Volume 3 1926~1932


Doc No.
Date
Subject

No. 75 UCDA P80/557

Handwritten letter from Edward J. Phelan to Desmond FitzGerald (Dublin)

Geneva, 3 April 1927

Dear Desmond,

Many thanks for your letter of 24th March.1 I would have answered it before but we have had a long and troublesome meeting of the Governing Body all this last week. I was glad to hear of the Senate discussion and the opportunity it gave you to put our position clear. I have since been able to read the discussion and your statement in full and I think you put it admirably well.

I understand the difficulties of the Imperial Conference. Hertzog of course did not realise what was involved and Australia and New Zealand are all for the fetters of imperial unity. The report is most cunningly drafted. Balfour is a master at the art of drawing up a document which seems to mean clearly one thing and is subsequently found to mean another.We should therefore watch carefully every point and try to accumulate precedents in the sense in which we accepted the report and not in the sense it may be twisted. For example Keith2 is already arguing that the G.[overnor] G.[eneral] is still in certain respects the representative of and acts on the instructions of the Imperial Government. He also argues that a Dominion plenipotentiary can only get full powers to sign a treaty on the recommendation of a British Minister. I interpret the Report in quite the opposite sense, and I think you do too. But British draftsmen are adept in giving one not the right one seeks but only the right to discuss whether or not the right has been given, and we've got to get it realised and confirmed by practice. I hope you agree with the interpretations I have given in my article on the Sovereignty of the Irish Free State. The Imperial Constitutionalists won't like it but the international lawyers here have been very interested in it and tell me they regard the reasoning as sound.

With regard to Chamberlain's statement we ought of course to get a public correction. But don't you think the best reply would be to continue our candidature for the Council. Canada wouldn't go forward and so we began. Moreover Canada sits permanently on the Governing Body of the I.L.O. (which ranks next after the Council of the League) and she can hardly claim a monopoly of international honours. So if some other Dominion should have the first chance at the Council surely no one has a better claim than ourselves.

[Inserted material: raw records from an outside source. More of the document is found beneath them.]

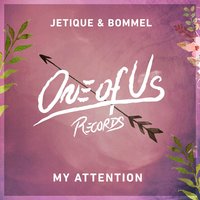 My Attention - Jetique & Bommel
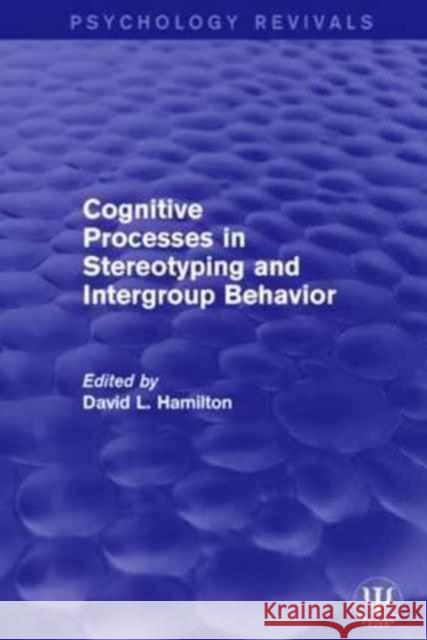 Cognitive Processes in Stereotyping and Intergroup Behavior David L. Hamilton 9781138950351 Psychology Press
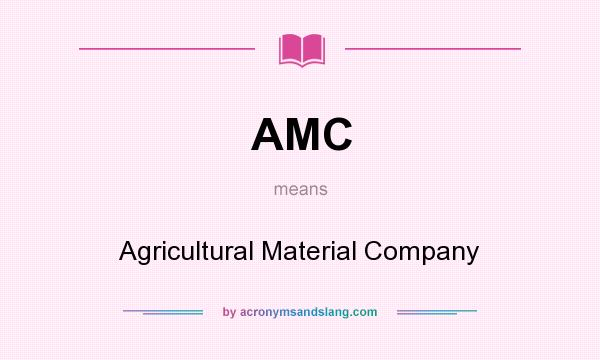 What does AMC mean? It stands for Agricultural Material Company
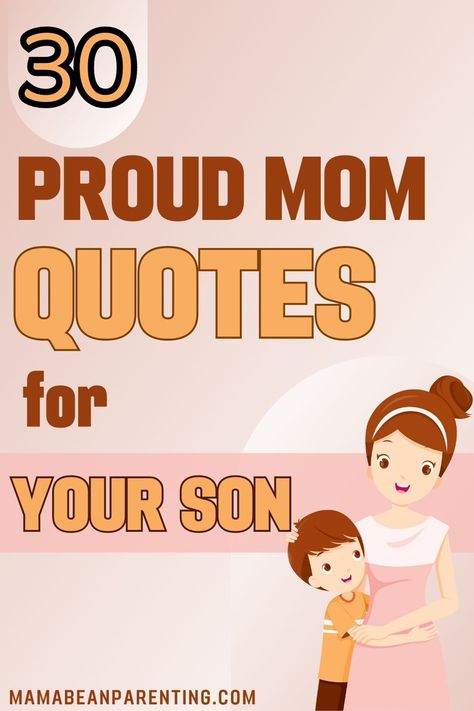 So Proud Of My Son Quotes, Mom To Son Quotes Inspiration My Heart, Love Son Quotes Mom, Proud Mother Quotes Sons, Proud Of Son Quotes Mothers, To My Son From Mom Quotes, Poem For Son From Mom, Notes To Son From Mom, Quotes Son Love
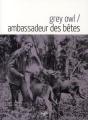 Ambassadeur Des Bêtes - Preview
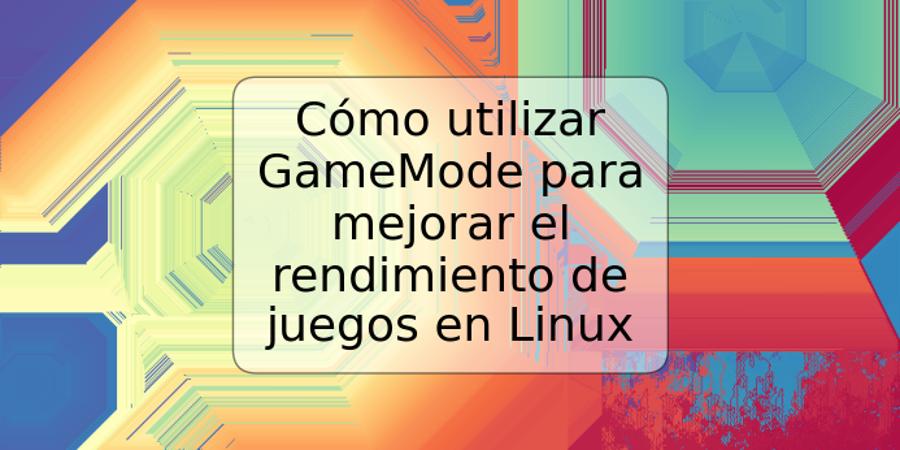 Cómo utilizar GameMode para mejorar el rendimiento de juegos en Linux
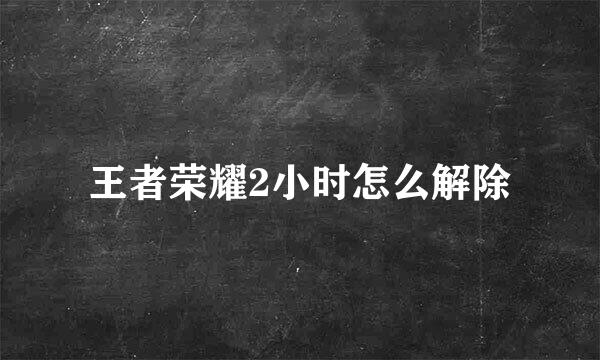 王者荣耀2小时怎么解除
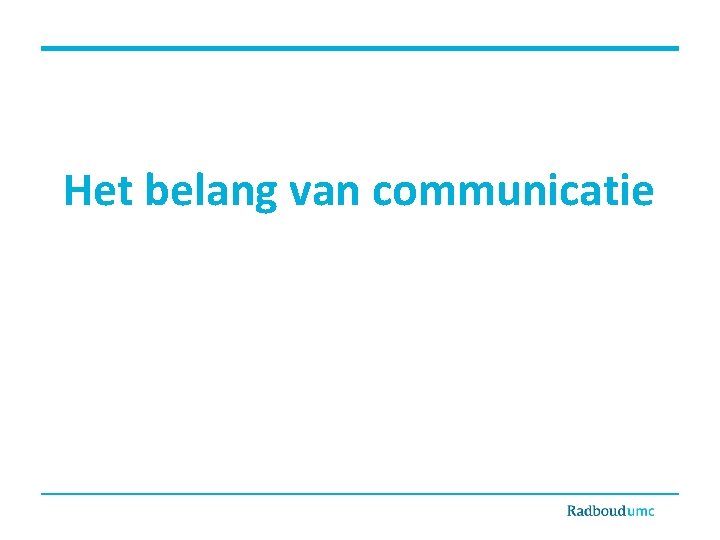 Het belang van communicatie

I am going down to Cannes in the car next week for a few days rest. I suppose there is no chance of you being in those parts.

I was amused by Kevin's joke about the hiccup in the Vox Populi. But perhaps his early closing Act will diminish its tendency to syncopation of that kind. Anyway best wishes in the contest. I hope the result will be that you will be out here in September.

With all best wishes,
Yours,
E.J. Phelan

1 See No. 70.

2 Professor Arthur Berriedale Keith.